見慣れない部屋、脱ぎ散らかした衣服のかかったソファに座らされて、乃亜は項垂れていた。


(何度も断ったのに、無理やり連れてこられちゃった……健ちゃん、自分勝手なとこ変わってない)


 健のマンションは理央の部屋に比べると狭く、しかもひどく散らかっていた。付き合っていた時からだらしがない人だと思っていたが、その惨状に空いた口が塞がらない。


「悪い、散らかってて。仕事がキツくてさ……」


 言いながら、健は乃亜に手を差し出す。


「ちょっとスマホ貸して」

「スマホ? なんで?」

「いいから貸せって」


 渋々貸すと、健は何やら操作してから乃亜に返してきた。


「あの如月って男の連絡先、消しといたから。

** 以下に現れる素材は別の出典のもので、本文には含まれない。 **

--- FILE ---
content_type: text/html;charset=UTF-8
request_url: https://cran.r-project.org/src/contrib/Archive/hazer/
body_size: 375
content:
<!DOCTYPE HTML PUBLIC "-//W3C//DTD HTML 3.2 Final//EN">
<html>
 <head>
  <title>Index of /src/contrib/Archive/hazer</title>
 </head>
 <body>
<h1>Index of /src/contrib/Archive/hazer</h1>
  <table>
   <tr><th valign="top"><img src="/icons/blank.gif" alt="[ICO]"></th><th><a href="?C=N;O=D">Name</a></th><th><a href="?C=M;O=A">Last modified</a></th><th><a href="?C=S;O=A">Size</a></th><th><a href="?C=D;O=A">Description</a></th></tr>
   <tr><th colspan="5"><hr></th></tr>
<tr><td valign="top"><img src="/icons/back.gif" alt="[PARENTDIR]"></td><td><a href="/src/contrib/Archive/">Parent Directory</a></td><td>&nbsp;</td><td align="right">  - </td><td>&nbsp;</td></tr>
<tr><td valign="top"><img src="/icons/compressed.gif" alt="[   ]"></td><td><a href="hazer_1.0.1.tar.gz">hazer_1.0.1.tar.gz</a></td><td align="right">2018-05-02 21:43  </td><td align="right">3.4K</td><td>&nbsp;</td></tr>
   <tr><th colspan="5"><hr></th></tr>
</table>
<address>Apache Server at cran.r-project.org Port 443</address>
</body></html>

もう必要ないだろ」

「えっ!?」

「おまえ今まで、あの男のとこにいたんだろ? ヤッたの?」


 不躾な聞き方に気分を悪くしながらも、乃亜はぼそりと答える。


「彼とは……」

「ま、ヤッた訳ないよな、おまえブタだったし。痩せてきてそろそろ危なかったな、間に合ってよかった」

「…………」

「ほら、これ。大事にしろよ」


 スマートフォンと一緒に手渡されたのは、先程のジュエリーボックス。開けてみれば、小ぶりのダイヤモンドがキラキラと輝いていた。


(どうしよう。受け取るつもりなんてないのに)


「健ちゃん、私……」


 乃亜が返そうとした時、乃亜の薬指の指輪に気づいた健が眉を跳ね上げる。


「おい、何だよその指輪」

「あ、これは……」

「貸せよ」


 理央とのペアリング――大切な指輪を奪われかけた乃亜は焦った。


(健ちゃんに渡したら捨てられる!)


「これっ、私が自分で買ったの、気に入ってるから! 外すからとらないで」

「……わかった、今後は俺の渡した指輪をつけろよ」


 ほっとしながら指輪を外した乃亜は、それを素早くポケットに忍ばせた。